If we know the average rate of change of s as t moves from 0 to 2, then we can multiply it by 2 (the step size or change in t) to obtain the value of \(s\left( 2 \right)\).  However, the rate of change of s, i.e.  \(s'\left( t \right) = {{\textrm{e}}^{{t^2}}}\), is not constant; so, it’s not possible to compute an exact value for the average rate of change of s between two points on its graph.  One reasonable approach to approximate the average rate of change between two points is to average the values for the rates of change at the two points.  For example, \(s'\left( 0 \right) = 1\) and \(s'\left( 2 \right) = 54.6\).  The average of these two rates is about 27.8, giving \(s\left( 2 \right) \approx 55.6\).  Clearly, we can get a better approximation if we find an average rate of change for s over the interval \(0 < t < 1\) and another average rate of change for \(1 < t < 2\).  In other words, reducing the step size to 1 and then ‘stepping’ twice – first from the starting point \(\left( {t = 0} \right)\) to an intermediate point \(\left( {t = 1} \right)\) and then from the intermediate point to the final point \(\left( {t = 2} \right)\). At each step we compute the y-coordinate and add it to the previous y-coordinate until we reach the y-coordinate of the final point.
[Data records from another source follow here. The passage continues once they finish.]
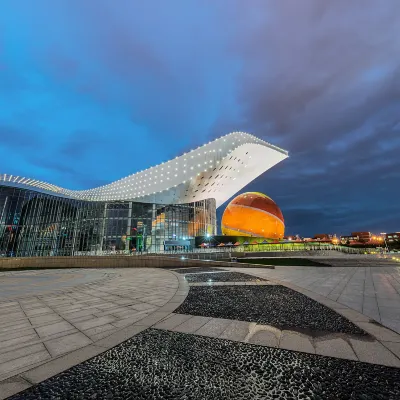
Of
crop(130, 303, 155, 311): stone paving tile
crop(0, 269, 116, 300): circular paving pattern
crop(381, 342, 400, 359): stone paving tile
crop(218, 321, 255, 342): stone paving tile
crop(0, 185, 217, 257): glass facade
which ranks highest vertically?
crop(0, 185, 217, 257): glass facade

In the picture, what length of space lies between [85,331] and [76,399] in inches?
89.2

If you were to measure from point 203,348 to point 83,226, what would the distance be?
174 ft

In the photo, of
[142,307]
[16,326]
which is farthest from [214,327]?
[16,326]

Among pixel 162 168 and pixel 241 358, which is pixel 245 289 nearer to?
pixel 241 358

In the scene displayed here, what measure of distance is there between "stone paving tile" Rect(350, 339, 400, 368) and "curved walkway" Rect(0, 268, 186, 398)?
12.1ft

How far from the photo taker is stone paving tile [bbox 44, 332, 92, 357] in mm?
3486

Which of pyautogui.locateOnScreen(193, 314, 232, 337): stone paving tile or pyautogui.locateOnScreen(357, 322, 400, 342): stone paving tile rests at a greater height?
pyautogui.locateOnScreen(357, 322, 400, 342): stone paving tile

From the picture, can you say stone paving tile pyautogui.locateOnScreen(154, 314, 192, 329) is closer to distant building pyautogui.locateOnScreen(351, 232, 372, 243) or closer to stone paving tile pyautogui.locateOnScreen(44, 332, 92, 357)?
stone paving tile pyautogui.locateOnScreen(44, 332, 92, 357)

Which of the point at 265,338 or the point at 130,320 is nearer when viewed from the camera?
the point at 265,338

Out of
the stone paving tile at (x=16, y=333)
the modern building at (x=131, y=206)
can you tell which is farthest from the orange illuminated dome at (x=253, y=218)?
the stone paving tile at (x=16, y=333)

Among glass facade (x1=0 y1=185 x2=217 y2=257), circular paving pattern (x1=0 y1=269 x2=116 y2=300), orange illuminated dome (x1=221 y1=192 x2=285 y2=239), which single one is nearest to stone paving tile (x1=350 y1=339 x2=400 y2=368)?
circular paving pattern (x1=0 y1=269 x2=116 y2=300)

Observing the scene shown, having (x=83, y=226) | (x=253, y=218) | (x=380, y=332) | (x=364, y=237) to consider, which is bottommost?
(x=380, y=332)

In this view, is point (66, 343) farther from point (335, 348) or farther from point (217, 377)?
point (335, 348)

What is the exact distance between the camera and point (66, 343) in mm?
3758
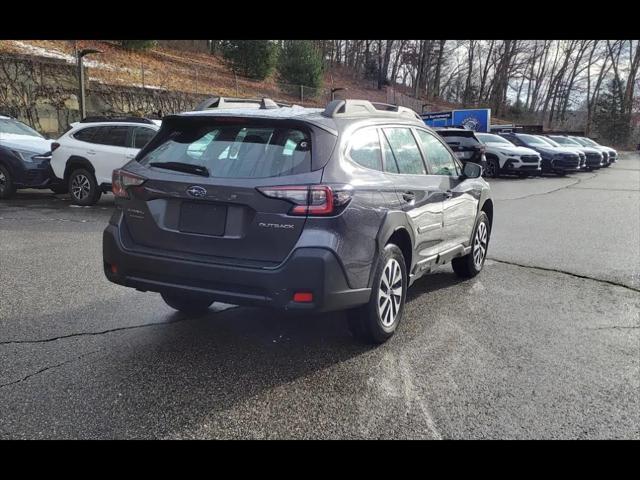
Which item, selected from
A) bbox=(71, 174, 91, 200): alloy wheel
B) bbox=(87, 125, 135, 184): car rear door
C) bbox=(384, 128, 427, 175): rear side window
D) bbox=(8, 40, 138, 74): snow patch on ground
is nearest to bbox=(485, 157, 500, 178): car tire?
bbox=(87, 125, 135, 184): car rear door

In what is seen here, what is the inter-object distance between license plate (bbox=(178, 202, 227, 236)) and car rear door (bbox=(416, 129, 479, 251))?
234 centimetres

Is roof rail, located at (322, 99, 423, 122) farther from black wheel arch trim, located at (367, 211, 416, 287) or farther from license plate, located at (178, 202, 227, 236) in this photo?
license plate, located at (178, 202, 227, 236)

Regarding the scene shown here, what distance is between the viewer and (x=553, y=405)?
3.41 m

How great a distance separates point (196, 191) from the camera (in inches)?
143

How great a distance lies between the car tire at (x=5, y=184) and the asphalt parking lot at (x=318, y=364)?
558cm

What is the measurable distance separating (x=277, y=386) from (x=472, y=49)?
218ft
Given that \(s'\left( 1 \right) \approx 2.72\), an approximation for the average rate of change for \(0 < t < 1\) is \(\frac{{1 + 2.72}}{2} = 1.86\) and for \(1 < t < 2\) the average rate of change is approximately \(\frac{{2.72 + 54.6}}{2} = 28.66\). Thus, \(s\left( 2 \right) \approx \frac{{s'\left( 0 \right) + s'\left( 1 \right)}}{2} \cdot 1 + \frac{{s'\left( 1 \right) + s'\left( 2 \right)}}{2} \cdot 1 \approx 1.86 + 28.66 \approx 30.52\)

If we approximate \(s\left( 2 \right)\) using a step size of 0.25 (requiring 8 steps), then our technique tells us that

\(s\left( 2 \right) \approx \frac{{s'\left( 0 \right) + s'\left( {0.25} \right)}}{2} \cdot 0.25 + \frac{{s'\left( {0.25} \right) + s'\left( {0.5} \right)}}{2} \cdot 0.25 + \; \cdots \; + \frac{{s'\left( {1.75} \right) + s'\left( 2 \right)}}{2} \cdot 0.25\)

This is equivalent to

\(s\left( 2 \right) \approx \frac{{v\left( 0 \right) + v\left( {0.25} \right)}}{2} \cdot 0.25 + \frac{{v\left( {0.25} \right) + v\left( {0.5} \right)}}{2} \cdot 0.25 + \; \cdots \; + \frac{{v\left( {1.0} \right) + v\left( {1.25} \right)}}{2} \cdot 0.25\)

Note that each expression in the sum is the area of a trapezoid, and these trapezoids make up the area under the graph of \(v\left( t \right)\) (see diagrams below).  Decreasing the step size and thereby increasing the number of trapezoids will give us a better and better approximation of the area under the graph of \(v\left( t \right)\).

We can now express the area under the graph of \(v\left( t \right)\) from \(t = 0\) to \(t = 2\) as the definite integral \(\int_0^2 {v\left( t \right)dt} \).